Property investment sales in Singapore dropped 15% to $16 billion in 2015, according to a report by DTZ.
This marks the lowest sales volume since 2009, largely due to the mismatch of price expectations between buyers and sellers, and the slowdown in launches of new land parcels from the GLS programme.
DTZ noted that property sales by government agencies fell by 13% to $5.8bn last year, while private investment sales fell by 8%% to $10.3bn.
The biggest property investment transaction of the year was the $1.67bn sale of a land parcel in Paya Lebar to Abu Dhabi Investment Authority and Lend Lease.
Among the residential land parcels sold via the GLS programme, the biggest was the $483m sale of a land parcel at Dundee Road, which was awarded to Hao Yuan Investment.
This deal also saw the highest price per plot ratio among the residential sites awarded in 2015 at $871 per sq ft per plot ratio.

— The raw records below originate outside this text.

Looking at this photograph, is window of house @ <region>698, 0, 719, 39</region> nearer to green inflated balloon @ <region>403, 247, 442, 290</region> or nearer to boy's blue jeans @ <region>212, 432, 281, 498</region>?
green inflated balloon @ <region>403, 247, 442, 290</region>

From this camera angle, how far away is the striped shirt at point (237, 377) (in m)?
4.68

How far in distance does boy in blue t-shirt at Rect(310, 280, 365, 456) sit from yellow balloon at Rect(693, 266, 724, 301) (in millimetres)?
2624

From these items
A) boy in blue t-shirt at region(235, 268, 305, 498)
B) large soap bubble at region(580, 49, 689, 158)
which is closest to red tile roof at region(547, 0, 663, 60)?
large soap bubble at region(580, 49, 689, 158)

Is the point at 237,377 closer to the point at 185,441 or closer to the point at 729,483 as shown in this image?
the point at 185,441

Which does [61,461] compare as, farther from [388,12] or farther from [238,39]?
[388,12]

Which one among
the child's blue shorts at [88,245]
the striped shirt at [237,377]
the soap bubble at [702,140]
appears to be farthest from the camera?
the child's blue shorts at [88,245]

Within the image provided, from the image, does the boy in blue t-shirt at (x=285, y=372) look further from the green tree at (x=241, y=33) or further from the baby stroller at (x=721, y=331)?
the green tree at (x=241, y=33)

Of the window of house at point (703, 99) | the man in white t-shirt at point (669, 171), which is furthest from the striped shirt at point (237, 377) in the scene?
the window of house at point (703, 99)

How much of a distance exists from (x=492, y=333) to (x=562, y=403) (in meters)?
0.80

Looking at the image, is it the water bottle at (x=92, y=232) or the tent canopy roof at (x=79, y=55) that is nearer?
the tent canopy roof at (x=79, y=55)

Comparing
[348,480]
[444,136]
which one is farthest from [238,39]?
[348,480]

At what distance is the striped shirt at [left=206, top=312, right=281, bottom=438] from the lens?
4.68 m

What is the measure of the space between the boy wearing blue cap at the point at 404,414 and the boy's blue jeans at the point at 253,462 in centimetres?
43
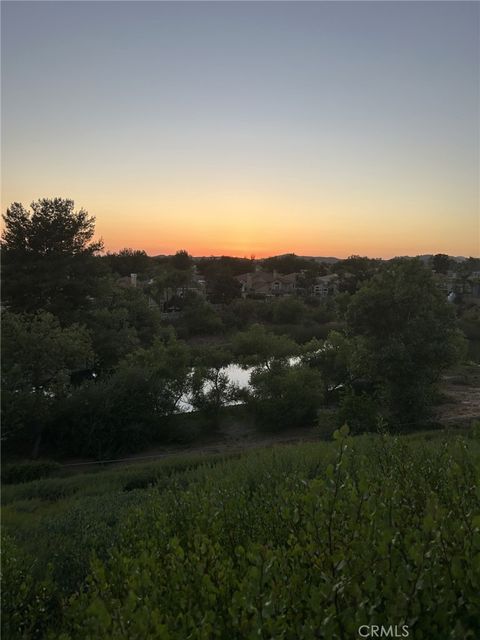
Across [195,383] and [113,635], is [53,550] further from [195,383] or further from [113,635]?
[195,383]

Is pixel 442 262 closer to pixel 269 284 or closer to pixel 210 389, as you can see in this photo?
pixel 269 284

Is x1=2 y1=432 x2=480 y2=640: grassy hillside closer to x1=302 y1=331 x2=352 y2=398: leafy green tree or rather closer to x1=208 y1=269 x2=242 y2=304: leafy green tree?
x1=302 y1=331 x2=352 y2=398: leafy green tree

The breakeven price for the proposed development is expected to be at least $1,240 per sq ft.
Over in the private property investment space, sales were affected by the uncertainty in global markets, as local investors seek to diversify their portfolio by growing their asset pool overseas.
Among the largest private property investment deals was the $37m sale of The Verge, as well as the $51.1m sale of Harper Kitchen, a freehold industrial building near Tai Seng MRT station.
DTZ said that despite headwinds, there was still much interest for Singaporean properties in 2015 given the country’s good governance and dynamic economic environment.
Additionally, investors are willing to bid for leasehold projects that are priced reasonably and have the potential to be value added through redevelopment or additions and alteration works.